Sal Kalan is a village in Shaheed Bhagat Singh Nagar district of Punjab State, India. It is located 6 km away from sub post office Banga, 20 km from Nawanshahr, 17.7 km from district headquarter Shaheed Bhagat Singh Nagar and 110 km from state capital Chandigarh. The village is administrated by Sarpanch an elected representative of the village.

== Demography ==
As of 2011, Sal Kalan has a total number of 100 houses and population of 458 of which 241 include are males while 217 are females according to the report published by Census India in 2011. The literacy rate of Sal Kalan is 81.44% higher than the state average of 75.84%. The population of children under the age of 6 years is 54 which is 11.79% of total population of Sal Kalan, and child sex ratio is approximately 1250 as compared to Punjab state average of 846.

Most of the people are from Schedule Caste which constitutes 58.08% of total population in Sal Kalan. The town does not have any Schedule Tribe population so far.

As per the report published by Census India in 2011, 154 people were engaged in work activities out of the total population of Sal Kalan which includes 132 males and 22 females. According to census survey report 2011, 81.17% workers describe their work as main work and 18.83% workers are involved in Marginal activity providing livelihood for less than 6 months.

== Education ==
The village has a Punjabi medium, co-ed primary school established in 1961. The school provide mid-day meal per Indian Midday Meal Scheme. As per Right of Children to Free and Compulsory Education Act the school provide free education to children between the ages of 6 and 14.
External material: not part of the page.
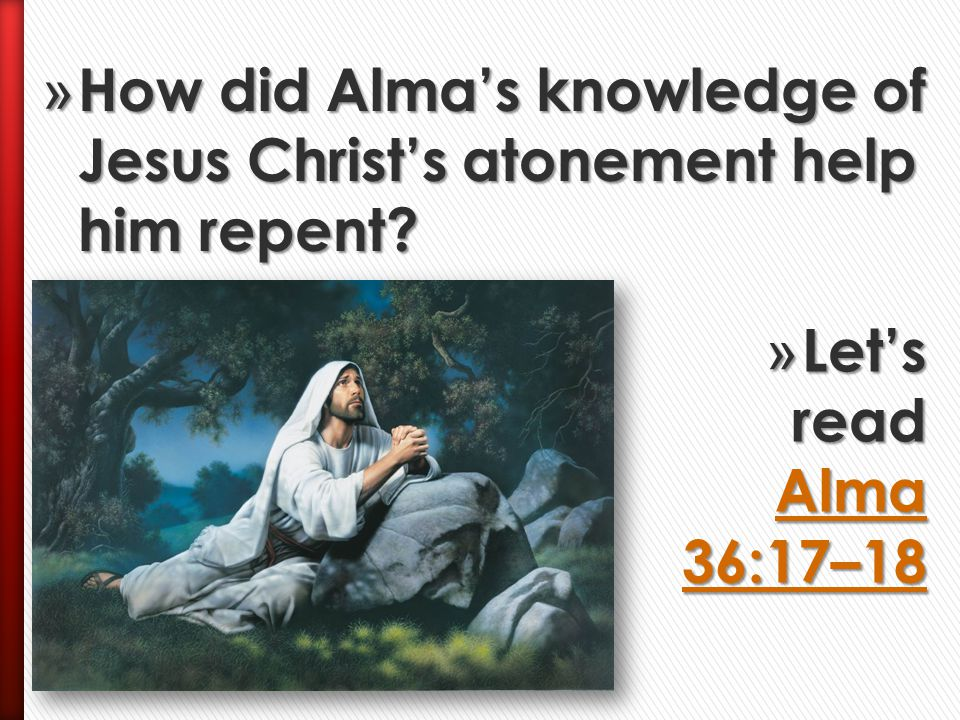 How did Alma's knowledge of Jesus Christ's atonement help him repent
Amardeep Singh Shergill Memorial college Mukandpur, KC Engineering College and Doaba Khalsa Trust Group Of Institutions are the nearest colleges. Industrial Training Institute for women (ITI Nawanshahr) is 21 km. The village is 91 km away from Chandigarh University, 67 km from Indian Institute of Technology and 32 km away from Lovely Professional University.

== Transport ==
Nawanshahr train station is the nearest train station however, Garhshankar Junction railway station is 22 km away from the village. Sahnewal Airport is the nearest domestic airport which located 64 km away in Ludhiana and the nearest international airport is located in Chandigarh also Sri Guru Ram Dass Jee International Airport is the second nearest airport which is 141 km away in Amritsar.